17. Ética

Na minha opinião, a ética caminha junto com o bom senso, principalmente, no Druidismo, onde os princípios de verdade, honra e lealdade são vistos como deveres naturais da mais alta estima.

Nossa visão de mundo e nossas crenças estão centradas no respeito à natureza e aos seres viventes, numa total relação de amizade e igualdade para com todos os semelhantes. Parece até meio utópico, mas quando as almas se assemelham, naturalmente, há uma interação entre elas. O caminho druídico é o elo que nos une durante essa jornada.
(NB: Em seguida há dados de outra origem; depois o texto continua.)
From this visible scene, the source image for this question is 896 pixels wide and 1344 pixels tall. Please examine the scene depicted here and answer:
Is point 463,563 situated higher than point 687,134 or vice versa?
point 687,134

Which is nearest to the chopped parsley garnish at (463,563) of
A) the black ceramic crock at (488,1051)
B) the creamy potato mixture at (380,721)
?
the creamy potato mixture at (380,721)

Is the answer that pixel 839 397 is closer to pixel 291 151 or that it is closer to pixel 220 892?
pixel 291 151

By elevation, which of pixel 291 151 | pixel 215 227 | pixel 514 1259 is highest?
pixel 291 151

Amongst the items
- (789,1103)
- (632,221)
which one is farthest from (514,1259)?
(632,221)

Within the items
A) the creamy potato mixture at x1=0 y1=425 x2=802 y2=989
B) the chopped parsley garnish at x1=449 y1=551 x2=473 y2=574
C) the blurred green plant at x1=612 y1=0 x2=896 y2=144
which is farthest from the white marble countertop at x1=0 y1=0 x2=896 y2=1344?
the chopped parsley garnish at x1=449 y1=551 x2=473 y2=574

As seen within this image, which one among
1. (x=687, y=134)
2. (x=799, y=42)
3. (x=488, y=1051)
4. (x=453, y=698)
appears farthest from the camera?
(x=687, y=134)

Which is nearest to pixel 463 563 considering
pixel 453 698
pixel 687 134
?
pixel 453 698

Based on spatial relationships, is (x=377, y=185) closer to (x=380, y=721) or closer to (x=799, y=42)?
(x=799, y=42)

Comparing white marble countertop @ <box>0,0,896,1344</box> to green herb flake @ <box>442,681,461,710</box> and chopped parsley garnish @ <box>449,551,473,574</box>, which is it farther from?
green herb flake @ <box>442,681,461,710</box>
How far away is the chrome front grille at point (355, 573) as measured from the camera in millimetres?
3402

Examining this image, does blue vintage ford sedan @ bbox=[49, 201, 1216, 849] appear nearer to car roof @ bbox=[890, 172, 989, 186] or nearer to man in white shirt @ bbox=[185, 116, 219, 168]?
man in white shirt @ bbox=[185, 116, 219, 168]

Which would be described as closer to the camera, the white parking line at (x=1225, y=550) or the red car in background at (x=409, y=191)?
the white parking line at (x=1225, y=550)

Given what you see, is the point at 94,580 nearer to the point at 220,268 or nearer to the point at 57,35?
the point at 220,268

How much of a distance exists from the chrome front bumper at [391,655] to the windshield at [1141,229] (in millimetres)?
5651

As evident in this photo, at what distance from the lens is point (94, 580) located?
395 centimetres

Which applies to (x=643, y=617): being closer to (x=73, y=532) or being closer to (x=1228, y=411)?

Para os antigos, a ética estava centrada na busca de valores que visavam o bem-estar da tribo e do clã no geral.

O que define a ética no Druidismo moderno é o reconhecimento destes valores em nós. “A amizade é sempre um ato de reconhecimento.” Como bem disse John O’Donohue, no livro Anam Cara – O livro de sabedoria Celta, onde cita que Aristóteles (384 a.C. – 322 a.C.) dedicou várias páginas de suas reflexões à ética na amizade, considerando-a um desdobramento natural da moral para o convívio harmonioso do ser humano na sociedade.

A ordem druídica ADF, pela qual tenho grande admiração, se baseia na busca semântica de nove virtudes, que nos fazem refletir sobre a importância de se viver em conformidade a esses princípios. Os reconstrucionistas celtas também buscam inspiração nas “Nove Virtudes” e que são: Verdade, Honra, Justiça, Lealdade, Coragem, Generosidade, Hospitalidade, Força e Perseverança.

Costumo dizer que tudo na vida se baseia no equilíbrio das forças e, tanto a falta, como o excesso, são extremamente prejudiciais. Este equilíbrio está presente em cada uma dessas virtudes, que é associada as mais variadas formas de atividades do homem. Alguns textos irlandeses são bem específicos sobre essa visão e os ensinamentos éticos, como por exemplo, As Instruções do Cormac; onde Cairbre pergunta ao seu avô Cormac como ele deveria se comportar entre sábios e tolos. A seguir um trecho da citação:

“- Ó Cormac, neto de Conn – disse Cairbre – desejo saber como devo comportar-me entre os sábios e tolos, em meio aos amigos e estranhos, entre os jovens e os velhos, em meio aos inocentes e perversos.
– Não é difícil dizer – falou Cormac.
– Não sejas muito douto, não sejas muito néscio,
Não sejas muito presunçoso, não sejas muito acanhado,
Não sejas muito orgulhoso, não sejas muito humilde,
Não sejas muito falador, não sejas muito silencioso,
Não sejas muito rígido, não sejas muito débil.
Se fores muito douto, esperar-se-á muito de ti.
Se fores muito néscio, serás enganado.
Se fores muito orgulhoso, acreditar-te-ão molesto.
Se fores muito humilde, serás sem honra.
Se fores muito falador, não te darão atenção.
Se fores muito silencioso, não serás estimado.
Se fores muito rígido, serás quebrado.
Se fores muito débil, serás esmagado. ”

Por fim, em um mundo tão caótico no qual vivemos atualmente, resgatar esses princípios se torna essencial e até mesmo imprescindível para tentar se viver plenamente e em paz.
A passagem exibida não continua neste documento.